[Saved data entries]
=-=-=
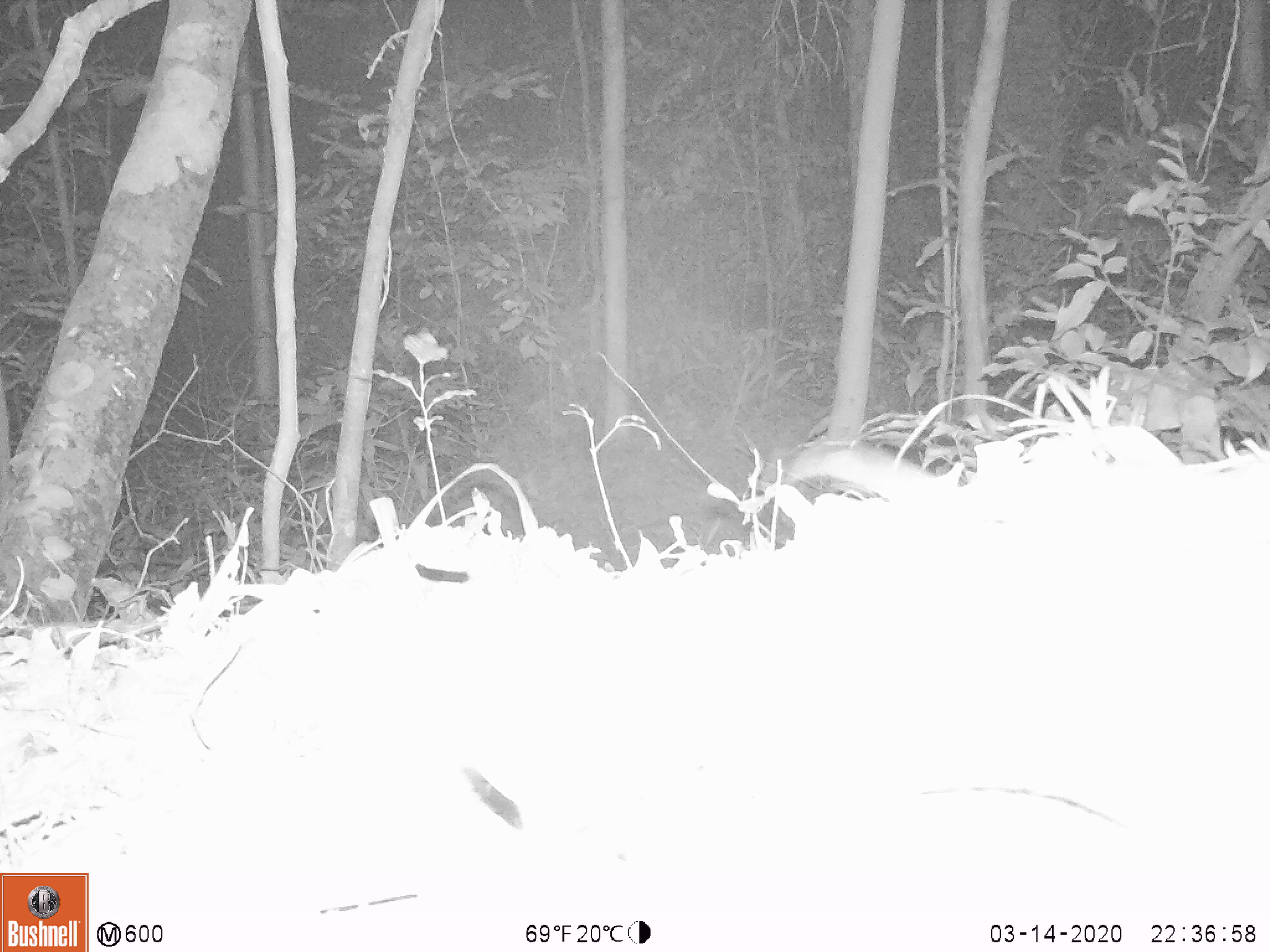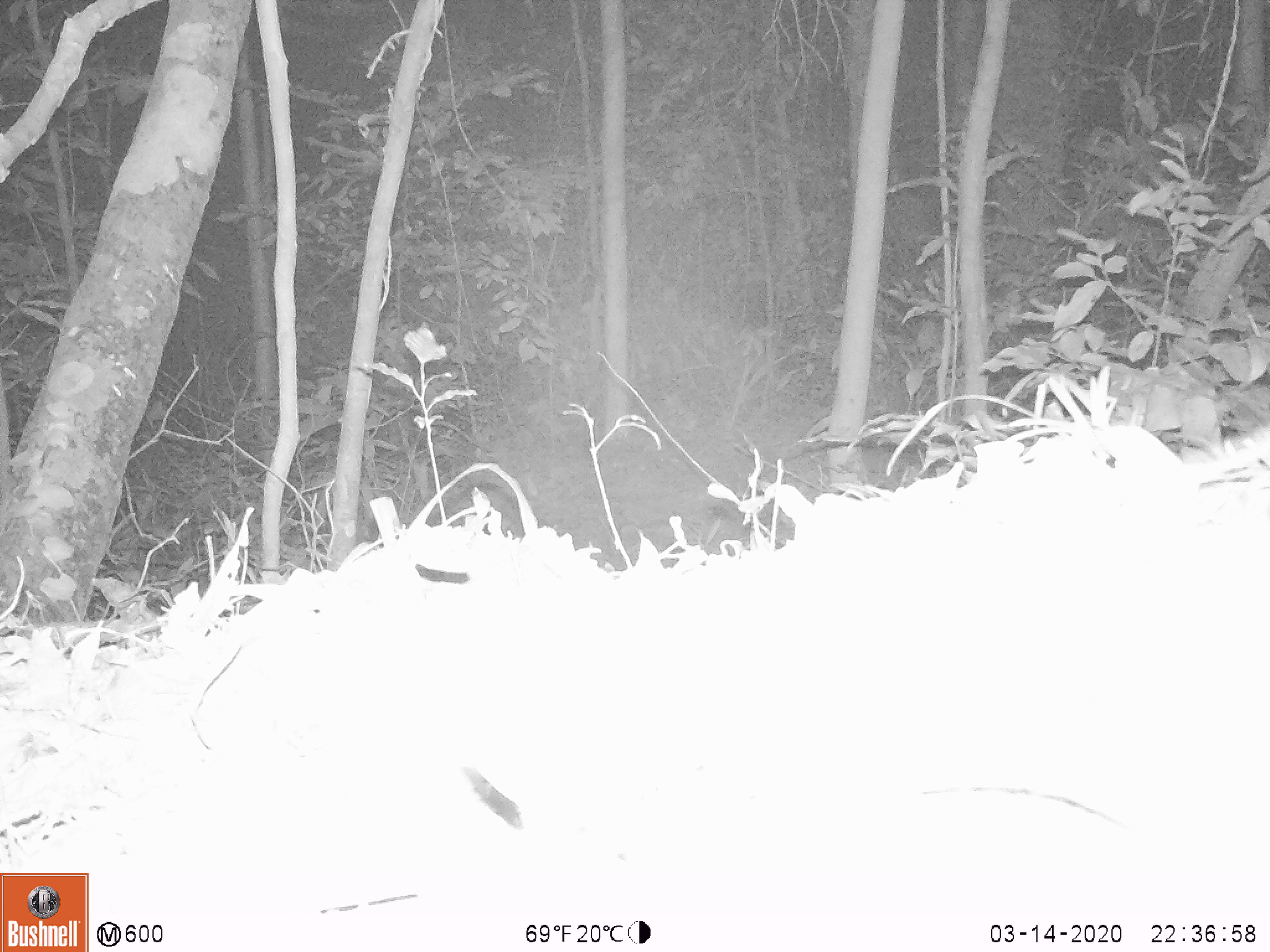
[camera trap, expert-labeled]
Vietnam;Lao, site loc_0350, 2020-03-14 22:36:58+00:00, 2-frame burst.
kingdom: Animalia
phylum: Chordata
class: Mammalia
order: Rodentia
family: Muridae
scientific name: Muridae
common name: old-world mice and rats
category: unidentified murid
=-=-=
• What is required:
What is needed is an exact repeat of the records, with every picture left out.

• Output below:
[camera trap, expert-labeled]
Vietnam;Lao, site loc_0350, 2020-03-14 22:36:58+00:00, 2-frame burst.
kingdom: Animalia
phylum: Chordata
class: Mammalia
order: Rodentia
family: Muridae
scientific name: Muridae
common name: old-world mice and rats
category: unidentified murid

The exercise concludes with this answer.